Graduate Student Seminar

March 28, 2025

10:00 a.m. ET

McConomy Auditorium, First Floor Cohon University Center

Deciphering microscopic mechanisms driving assembly and flow of soft materials

Soft materials such as colloidal dispersions, polymers, emulsions, and biological macromolecules are ubiquitous in the natural world. Recent experimental advances have led to the fabrication of soft-matter-based nanostructures that can switch shape, assembly, and flow behavior in response to changes in their chemical or mechanical environment, opening pathways for novel medical, energy, catalysis, and automotive applications. This talk describes our work employing molecular dynamics simulations to understand the microscopic mechanisms that drive structure and property control in soft materials.

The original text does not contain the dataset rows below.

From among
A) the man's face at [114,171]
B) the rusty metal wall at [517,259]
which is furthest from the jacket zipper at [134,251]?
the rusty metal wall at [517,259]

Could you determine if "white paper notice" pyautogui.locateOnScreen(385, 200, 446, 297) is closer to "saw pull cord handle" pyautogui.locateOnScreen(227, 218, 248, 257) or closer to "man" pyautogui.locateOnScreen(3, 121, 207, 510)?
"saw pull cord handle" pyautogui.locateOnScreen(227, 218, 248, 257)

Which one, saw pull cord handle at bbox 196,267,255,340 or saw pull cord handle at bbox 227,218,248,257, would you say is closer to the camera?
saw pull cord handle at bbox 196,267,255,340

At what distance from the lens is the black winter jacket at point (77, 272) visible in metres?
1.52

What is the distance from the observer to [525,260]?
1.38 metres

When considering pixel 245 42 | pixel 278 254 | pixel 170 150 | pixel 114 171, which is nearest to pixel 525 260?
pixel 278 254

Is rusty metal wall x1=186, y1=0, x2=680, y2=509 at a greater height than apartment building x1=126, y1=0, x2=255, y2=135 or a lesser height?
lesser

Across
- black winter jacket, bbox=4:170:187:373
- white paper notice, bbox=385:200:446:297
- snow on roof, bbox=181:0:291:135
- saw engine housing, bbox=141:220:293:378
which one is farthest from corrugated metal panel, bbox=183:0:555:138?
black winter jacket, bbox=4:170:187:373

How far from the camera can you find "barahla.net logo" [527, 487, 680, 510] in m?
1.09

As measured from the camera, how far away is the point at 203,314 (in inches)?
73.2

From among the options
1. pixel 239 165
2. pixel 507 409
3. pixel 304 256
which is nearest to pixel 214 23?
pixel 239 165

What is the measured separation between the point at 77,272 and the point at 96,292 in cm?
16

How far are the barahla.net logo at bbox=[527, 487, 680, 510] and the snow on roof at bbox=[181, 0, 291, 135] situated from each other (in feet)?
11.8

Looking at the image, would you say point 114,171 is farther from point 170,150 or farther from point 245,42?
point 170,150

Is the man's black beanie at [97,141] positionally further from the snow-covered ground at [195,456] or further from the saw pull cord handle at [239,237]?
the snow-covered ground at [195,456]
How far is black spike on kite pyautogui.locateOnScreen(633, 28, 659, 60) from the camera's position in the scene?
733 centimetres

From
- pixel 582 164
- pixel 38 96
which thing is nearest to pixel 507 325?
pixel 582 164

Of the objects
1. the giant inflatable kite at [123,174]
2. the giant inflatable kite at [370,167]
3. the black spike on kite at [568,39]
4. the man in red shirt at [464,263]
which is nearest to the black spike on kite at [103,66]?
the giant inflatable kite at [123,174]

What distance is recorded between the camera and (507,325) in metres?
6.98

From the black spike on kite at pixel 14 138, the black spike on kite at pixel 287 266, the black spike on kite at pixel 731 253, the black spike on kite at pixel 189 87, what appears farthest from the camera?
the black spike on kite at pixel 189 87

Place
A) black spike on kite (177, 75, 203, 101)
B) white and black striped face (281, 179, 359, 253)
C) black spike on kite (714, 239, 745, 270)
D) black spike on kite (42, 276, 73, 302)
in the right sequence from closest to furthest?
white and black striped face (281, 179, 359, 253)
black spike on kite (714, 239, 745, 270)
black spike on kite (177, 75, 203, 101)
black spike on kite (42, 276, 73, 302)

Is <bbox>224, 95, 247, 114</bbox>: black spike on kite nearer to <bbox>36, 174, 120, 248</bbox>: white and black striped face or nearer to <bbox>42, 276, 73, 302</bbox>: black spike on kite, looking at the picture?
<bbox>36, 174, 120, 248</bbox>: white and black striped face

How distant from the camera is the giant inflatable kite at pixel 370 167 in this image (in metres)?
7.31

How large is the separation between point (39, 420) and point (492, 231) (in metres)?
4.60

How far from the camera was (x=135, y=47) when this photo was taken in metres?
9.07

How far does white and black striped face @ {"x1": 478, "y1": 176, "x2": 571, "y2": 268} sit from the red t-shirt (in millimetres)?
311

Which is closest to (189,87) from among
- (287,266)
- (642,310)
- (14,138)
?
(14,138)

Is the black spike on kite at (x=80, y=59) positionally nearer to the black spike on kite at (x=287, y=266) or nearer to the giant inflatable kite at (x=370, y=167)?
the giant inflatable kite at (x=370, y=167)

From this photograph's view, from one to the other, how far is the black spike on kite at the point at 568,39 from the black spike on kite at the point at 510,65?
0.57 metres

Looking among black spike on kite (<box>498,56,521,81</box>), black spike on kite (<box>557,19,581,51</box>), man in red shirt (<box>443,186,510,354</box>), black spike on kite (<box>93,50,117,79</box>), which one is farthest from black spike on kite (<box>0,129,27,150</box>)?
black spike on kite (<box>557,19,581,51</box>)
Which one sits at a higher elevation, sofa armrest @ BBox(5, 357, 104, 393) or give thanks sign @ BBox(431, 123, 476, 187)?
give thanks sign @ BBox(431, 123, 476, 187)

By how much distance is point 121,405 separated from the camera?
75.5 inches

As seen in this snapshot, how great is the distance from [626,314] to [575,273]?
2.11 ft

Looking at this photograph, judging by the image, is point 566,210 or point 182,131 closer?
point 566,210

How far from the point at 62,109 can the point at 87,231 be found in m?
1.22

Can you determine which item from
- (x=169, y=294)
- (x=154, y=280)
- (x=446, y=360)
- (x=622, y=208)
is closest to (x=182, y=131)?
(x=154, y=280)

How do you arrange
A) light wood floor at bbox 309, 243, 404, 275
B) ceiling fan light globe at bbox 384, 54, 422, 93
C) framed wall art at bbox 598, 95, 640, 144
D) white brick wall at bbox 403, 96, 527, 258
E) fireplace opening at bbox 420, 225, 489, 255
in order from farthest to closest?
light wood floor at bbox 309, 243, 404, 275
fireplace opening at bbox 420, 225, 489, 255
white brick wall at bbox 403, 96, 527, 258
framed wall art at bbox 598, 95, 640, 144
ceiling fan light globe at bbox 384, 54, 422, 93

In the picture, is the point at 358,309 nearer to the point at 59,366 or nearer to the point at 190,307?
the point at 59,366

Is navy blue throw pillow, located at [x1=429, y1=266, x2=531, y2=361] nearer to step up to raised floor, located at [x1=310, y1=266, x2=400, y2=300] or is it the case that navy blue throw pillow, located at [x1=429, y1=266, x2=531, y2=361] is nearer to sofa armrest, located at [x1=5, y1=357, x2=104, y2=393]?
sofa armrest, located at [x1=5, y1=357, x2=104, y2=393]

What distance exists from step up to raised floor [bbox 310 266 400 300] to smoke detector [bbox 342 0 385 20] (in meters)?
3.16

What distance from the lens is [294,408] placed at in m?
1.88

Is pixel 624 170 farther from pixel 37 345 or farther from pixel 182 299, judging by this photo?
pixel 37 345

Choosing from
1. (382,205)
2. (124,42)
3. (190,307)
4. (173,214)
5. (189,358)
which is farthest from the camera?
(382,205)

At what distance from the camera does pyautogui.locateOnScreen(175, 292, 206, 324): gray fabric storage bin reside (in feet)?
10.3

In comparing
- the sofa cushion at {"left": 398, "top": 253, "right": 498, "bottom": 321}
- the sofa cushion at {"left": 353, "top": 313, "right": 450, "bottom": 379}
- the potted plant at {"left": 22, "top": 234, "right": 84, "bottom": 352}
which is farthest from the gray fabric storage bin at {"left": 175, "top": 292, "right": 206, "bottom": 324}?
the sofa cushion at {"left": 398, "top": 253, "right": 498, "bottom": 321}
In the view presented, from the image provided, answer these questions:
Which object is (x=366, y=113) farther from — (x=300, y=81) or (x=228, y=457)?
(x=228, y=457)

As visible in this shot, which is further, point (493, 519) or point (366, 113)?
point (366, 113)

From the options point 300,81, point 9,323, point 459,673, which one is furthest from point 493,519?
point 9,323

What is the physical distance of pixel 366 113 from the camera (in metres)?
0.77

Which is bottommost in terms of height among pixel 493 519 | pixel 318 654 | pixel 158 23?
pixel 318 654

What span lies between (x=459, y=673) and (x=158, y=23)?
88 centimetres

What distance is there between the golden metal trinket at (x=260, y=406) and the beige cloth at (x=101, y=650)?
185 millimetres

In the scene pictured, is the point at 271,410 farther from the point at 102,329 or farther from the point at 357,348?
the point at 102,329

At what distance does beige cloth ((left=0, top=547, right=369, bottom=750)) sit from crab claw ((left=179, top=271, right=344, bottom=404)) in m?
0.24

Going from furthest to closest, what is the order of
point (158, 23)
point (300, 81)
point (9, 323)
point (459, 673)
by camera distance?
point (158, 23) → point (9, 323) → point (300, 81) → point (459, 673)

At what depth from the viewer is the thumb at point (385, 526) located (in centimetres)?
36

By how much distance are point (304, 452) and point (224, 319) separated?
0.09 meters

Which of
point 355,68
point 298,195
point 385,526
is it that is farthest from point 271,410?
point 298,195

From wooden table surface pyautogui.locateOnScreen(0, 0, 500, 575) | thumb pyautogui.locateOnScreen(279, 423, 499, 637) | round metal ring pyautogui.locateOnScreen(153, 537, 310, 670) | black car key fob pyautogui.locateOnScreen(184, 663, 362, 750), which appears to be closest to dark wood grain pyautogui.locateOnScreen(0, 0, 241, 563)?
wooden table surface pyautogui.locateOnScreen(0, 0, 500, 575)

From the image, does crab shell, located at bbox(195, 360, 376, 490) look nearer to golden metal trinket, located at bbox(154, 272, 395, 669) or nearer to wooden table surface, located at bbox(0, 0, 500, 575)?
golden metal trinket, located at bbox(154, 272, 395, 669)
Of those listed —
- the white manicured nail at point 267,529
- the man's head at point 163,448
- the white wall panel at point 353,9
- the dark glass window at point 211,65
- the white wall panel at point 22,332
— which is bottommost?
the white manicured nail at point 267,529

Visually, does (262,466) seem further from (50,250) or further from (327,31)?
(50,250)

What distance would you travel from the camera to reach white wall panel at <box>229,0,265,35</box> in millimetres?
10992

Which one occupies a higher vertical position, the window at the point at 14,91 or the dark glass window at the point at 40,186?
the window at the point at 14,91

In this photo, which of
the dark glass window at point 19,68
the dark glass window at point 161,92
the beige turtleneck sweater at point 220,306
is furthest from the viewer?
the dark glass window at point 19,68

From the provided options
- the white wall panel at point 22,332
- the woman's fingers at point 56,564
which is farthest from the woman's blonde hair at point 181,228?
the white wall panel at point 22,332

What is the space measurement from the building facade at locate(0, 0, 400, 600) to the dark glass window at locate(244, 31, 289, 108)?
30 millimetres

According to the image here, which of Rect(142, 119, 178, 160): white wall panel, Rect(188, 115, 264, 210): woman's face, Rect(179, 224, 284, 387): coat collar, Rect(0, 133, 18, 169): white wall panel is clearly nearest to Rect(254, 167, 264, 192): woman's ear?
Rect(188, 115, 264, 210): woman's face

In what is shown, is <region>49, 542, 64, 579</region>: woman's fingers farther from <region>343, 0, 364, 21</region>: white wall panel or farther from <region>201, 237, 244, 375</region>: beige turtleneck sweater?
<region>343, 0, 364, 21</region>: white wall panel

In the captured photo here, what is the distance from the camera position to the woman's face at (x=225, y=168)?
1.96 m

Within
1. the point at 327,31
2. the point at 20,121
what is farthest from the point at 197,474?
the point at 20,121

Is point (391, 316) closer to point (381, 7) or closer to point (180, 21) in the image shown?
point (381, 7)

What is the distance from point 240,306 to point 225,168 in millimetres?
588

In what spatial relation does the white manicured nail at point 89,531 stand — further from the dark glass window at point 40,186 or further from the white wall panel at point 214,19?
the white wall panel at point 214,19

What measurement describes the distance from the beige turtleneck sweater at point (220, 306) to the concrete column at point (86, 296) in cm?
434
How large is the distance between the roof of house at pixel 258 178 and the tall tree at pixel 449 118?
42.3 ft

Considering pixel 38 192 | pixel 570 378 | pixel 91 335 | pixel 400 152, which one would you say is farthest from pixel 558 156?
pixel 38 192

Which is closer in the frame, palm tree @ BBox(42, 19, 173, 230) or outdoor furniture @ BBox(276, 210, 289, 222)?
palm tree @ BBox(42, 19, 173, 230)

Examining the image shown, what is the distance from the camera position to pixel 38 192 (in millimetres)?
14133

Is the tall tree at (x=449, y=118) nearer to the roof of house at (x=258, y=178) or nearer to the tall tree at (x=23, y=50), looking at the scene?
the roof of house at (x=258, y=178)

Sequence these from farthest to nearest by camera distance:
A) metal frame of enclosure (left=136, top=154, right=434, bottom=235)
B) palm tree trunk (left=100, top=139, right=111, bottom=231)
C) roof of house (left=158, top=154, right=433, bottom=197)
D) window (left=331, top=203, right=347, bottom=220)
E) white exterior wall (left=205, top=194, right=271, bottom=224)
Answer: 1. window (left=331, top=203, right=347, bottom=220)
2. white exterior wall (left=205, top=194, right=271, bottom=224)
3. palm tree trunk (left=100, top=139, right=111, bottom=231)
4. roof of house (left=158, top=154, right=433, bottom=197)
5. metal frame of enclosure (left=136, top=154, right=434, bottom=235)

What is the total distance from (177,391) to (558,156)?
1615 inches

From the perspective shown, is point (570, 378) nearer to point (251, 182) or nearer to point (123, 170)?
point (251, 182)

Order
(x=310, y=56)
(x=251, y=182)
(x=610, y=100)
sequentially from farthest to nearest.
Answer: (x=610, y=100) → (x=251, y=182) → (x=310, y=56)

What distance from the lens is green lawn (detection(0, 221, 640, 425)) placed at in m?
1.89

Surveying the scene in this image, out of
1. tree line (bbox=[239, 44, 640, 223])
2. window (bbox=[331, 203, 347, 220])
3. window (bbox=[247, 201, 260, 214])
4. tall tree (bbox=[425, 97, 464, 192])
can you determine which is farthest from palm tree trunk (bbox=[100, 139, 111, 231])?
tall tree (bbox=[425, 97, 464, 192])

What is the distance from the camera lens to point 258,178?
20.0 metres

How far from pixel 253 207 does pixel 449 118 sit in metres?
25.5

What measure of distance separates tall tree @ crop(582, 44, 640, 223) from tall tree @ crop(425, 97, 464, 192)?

We will explore: a shape-design mechanism in flexible polymeric nanoparticles based on tuning their surface charge patterns, a cooperative encapsulation process that drives ligand- and peptide-functionalized cargo in protein nanocages, and a salt dialysis approach to self-assemble multilayered and ordered core-shell arrays starting from a one-pot mixture of virus-like nanoparticles. Finally, we will discuss the shear thinning of alkane-based machine lubricants at high strain rates and pressures, demonstrating its origins lie in thermally activated molecular rearrangements rather than evolution in molecular order.

McCormackVikram Jadhao
Associate Chair, Intelligent Systems Engineering
Associate Professor of Intelligent Systems Engineering
Indiana University, Bloomington

Vikram Jadhao is an associate professor of Intelligent Systems Engineering at Indiana University in Bloomington. He received his B.S. in Physics from the Indian Institute of Technology at Kharagpur, and his Ph.D. in Physics from the University of Illinois at Urbana-Champaign. He conducted postdoctoral research in the Department of Materials Science and Engineering at Northwestern University as well as the Department of Physics and Astronomy at Johns Hopkins University. His research explores the underlying microscopic mechanisms that give rise to the macroscopic properties of soft materials.